Hemiparese: uitval van een kant van het lichaam
Facialisparese: aangezichtsuitval
Centraal motorisch neuron: zenuw die begint in de hersenschors en eindigt in de voorhoorn
of in de hersenstam, waar hij synapteert op het perifeer motorisch neuron. Deze gaat verder
in een spinale zenuw, voorwortel, plexus en een perifere zenuw die eindigt op een spier.
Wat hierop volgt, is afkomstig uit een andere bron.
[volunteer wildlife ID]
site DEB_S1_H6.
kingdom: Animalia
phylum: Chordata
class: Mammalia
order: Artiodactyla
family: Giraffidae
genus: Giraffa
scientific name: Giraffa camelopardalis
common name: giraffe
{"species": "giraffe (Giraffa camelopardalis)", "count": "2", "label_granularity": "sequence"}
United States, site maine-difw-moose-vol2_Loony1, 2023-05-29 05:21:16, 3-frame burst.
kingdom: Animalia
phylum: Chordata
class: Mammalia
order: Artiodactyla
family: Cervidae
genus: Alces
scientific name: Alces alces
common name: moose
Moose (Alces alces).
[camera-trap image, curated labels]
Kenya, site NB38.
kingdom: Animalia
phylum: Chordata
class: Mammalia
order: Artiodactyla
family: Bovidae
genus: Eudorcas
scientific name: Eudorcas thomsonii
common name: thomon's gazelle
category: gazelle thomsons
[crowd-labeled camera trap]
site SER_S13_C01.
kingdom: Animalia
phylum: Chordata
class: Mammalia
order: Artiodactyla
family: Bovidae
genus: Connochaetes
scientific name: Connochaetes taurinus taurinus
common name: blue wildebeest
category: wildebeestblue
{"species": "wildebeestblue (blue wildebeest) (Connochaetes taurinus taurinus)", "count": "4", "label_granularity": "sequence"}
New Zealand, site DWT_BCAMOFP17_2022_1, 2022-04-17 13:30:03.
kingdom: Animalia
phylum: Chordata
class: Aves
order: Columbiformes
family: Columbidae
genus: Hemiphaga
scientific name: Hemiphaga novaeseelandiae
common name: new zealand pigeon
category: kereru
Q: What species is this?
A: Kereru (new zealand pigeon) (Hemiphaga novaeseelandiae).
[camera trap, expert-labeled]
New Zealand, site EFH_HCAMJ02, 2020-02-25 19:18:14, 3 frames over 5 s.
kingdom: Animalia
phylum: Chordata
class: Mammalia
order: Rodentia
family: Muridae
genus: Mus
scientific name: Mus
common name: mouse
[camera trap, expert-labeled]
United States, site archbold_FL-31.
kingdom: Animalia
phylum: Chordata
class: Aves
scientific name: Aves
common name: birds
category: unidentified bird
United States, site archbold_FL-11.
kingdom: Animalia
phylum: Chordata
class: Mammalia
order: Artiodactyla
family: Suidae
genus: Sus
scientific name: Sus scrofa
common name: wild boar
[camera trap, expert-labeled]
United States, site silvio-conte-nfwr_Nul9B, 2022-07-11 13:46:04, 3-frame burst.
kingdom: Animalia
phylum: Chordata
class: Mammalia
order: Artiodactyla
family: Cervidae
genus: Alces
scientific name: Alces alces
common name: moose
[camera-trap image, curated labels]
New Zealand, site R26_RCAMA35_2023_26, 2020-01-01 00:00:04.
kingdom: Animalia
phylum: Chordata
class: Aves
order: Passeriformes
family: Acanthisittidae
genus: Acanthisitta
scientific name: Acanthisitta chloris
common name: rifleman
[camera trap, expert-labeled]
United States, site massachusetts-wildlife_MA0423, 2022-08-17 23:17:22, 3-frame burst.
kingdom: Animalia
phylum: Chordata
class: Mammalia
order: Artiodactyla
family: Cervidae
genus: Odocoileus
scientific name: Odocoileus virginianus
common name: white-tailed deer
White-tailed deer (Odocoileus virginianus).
Reflexen: bewegingen waarover je niet hoeft na te denken. Via de achterwortel komt een
afferent signaal vanaf de spier binnen in het sensibele achterhoorn van het ruggenmerg. Een
deel gaat naar boven, een deel gaat naar de motorische zijde (evt. met een interneuron)deze
geeft een motorisch signaal via de voorhoorn naar de spier. Dit is bijvoorbeeld een
spierrekkingsreflex. De remming op deze reflex gebeurt via een centraal motorisch neuron ,
deze inhibeert het perifeer motorisch neuron. Bij een probleem in het centrale stelsel, is er
een vergrote reflex en bij een probleem in de perifere zenuwen, is er een verkleinde reflex.